オープニングからして非常に薄気味悪いです。

これ、生理的に大丈夫なのか私?と不安にさせるものがあったりするんですが、一転、物語序盤は芸能界の底辺で生きるスターの卵のラブアフェアってな感じでやや拍子抜け。

今でいうストーカーの話?と勘違いしそうに。

突然、ストーリーが動き出すのは中盤から。

いきなりかよ!って思わずつっこみたくなるような虐殺シーンが見るものを震え上がらせます。

偶然の目撃者が奔走するシーンと、ダニエルが元夫と証拠隠しにあわてるシーンの分割画面はデパルマならではで、緊迫感たっぷり。

両方気になるんですけど、これ両方追えないよ!って、なったりもするんですけど。

ただ振り返るならですね、なんで元夫はダニエルをもっともよく知っていながら、彼女をここまで自由にさせてるの?という疑問が残ったりはするんですね。

事件の後のダニエルの豹変ぶりも納得いかないものがあったり。

サスペンスとホラーの狭間で双方を成立させようとした歪みの産物かもしれません。

多くの方が言ってるように白眉はやはりシャム双生児を外科手術するシーンの狂気じみた幻覚的演出でしょうね。

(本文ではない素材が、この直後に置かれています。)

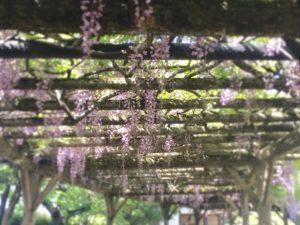 [Blog] 初夏の一泊旅行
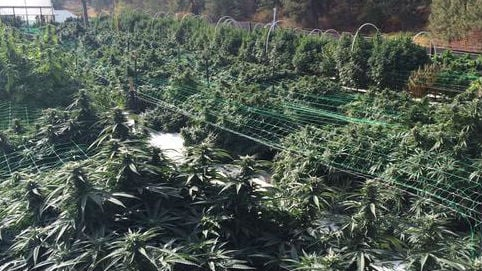 The harvest has begun at Buddy Boy Farms.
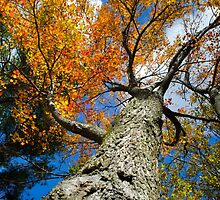 Fall Maple Tree by Christina Rollo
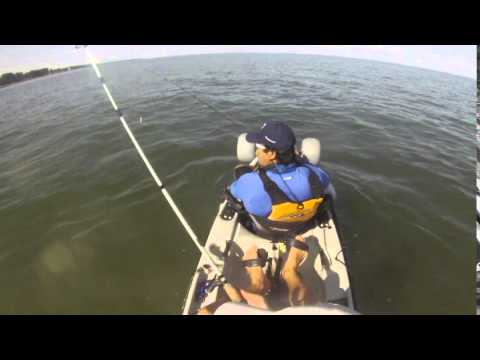 Shallow water fishing for rockfish at point lookout state for Md fishing report point lookout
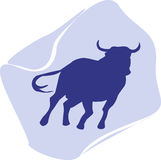 Um touro Fotos de Stock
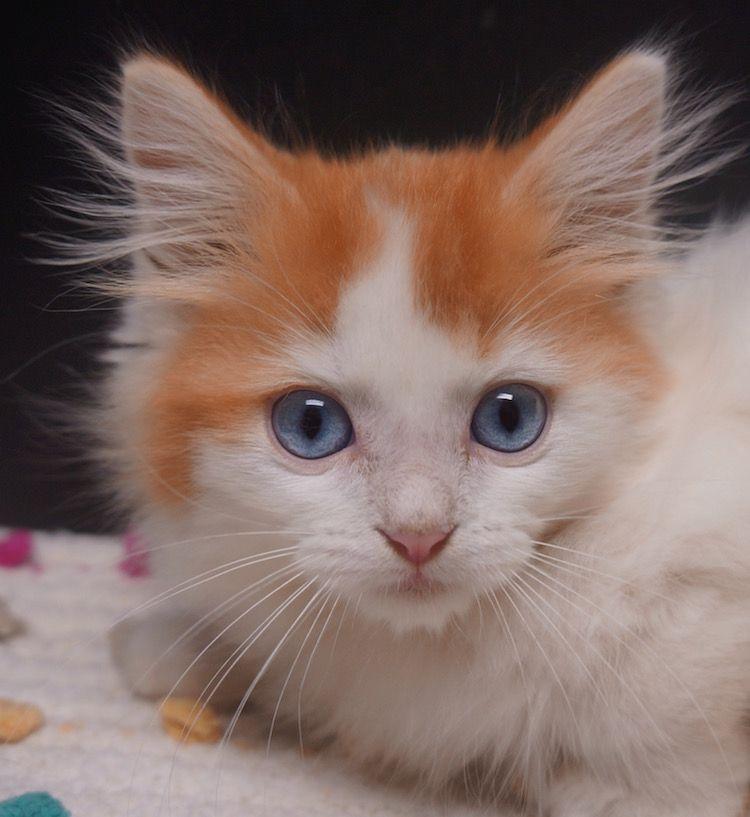 Blue Eyed Solid Ragdoll Kitten Cutestkittens Ragdoll Kitten Kitten Pictures Kittens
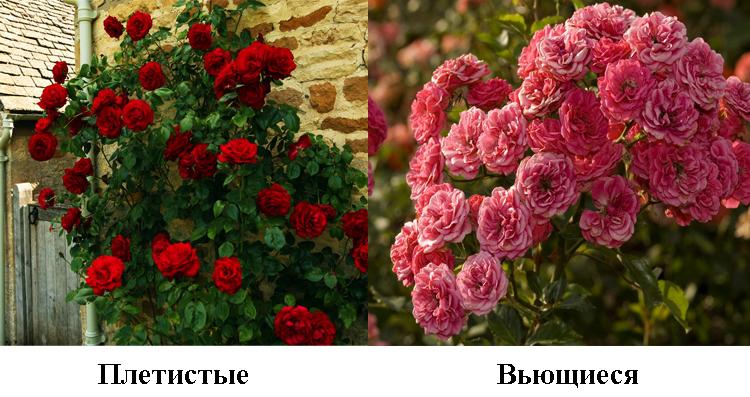 Отличия роз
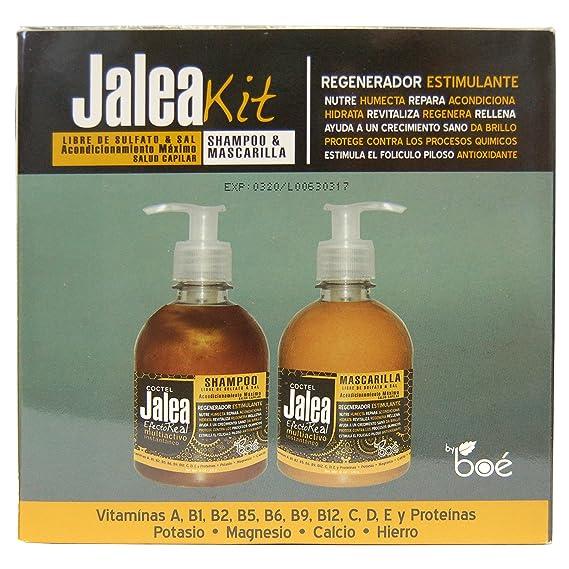 Set de Champú sin sulfatos de 315ml y mascarilla sin sulfatos de 285g. Jalea real para el cabello, sin parabenos con seda hidrolizada, vitaminas y ...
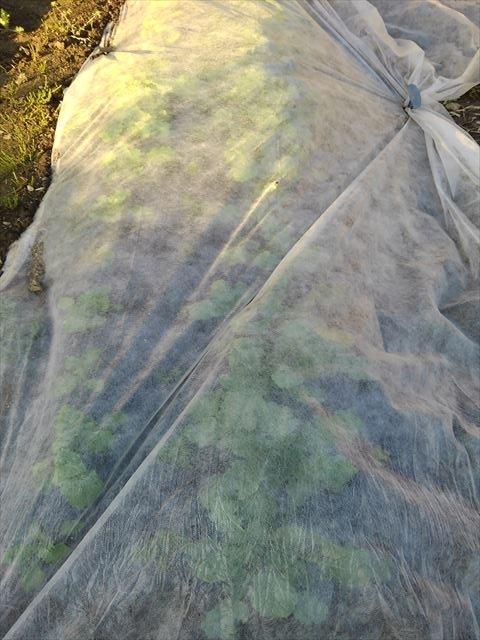 根菜混植畝(大根と小カブが元気に育っている)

これはなまじっかなセンスで撮れるもんじゃないと思う。

突き詰めるなら、失われたもう一人の自分から解放されることのなかった哀れな女の悲劇と、そんな女に恋してしまった男の痛ましい末路を描いた作品なわけですが、もう少し果敢にダニエルの内面に切り込んで欲しかった、という欲はあります。

そこがはっきりしないので、単に見世物小屋的なグロテスクさばかりが強調されてしまった印象はありますね。

ただそれも、作中で登場人物の1人であるライフの記者が言った「人は変わったものをみたいんだ」というセリフに集約されてしまうのかもしれませんが。

とりあえず強烈なインパクトがあるのは確かです。

忘れられないなにかが記憶に残っちゃいますね。

余談ですが、この作品のテーマを完結させたのが萩尾望都の「半神」かな、と思ったりもしました。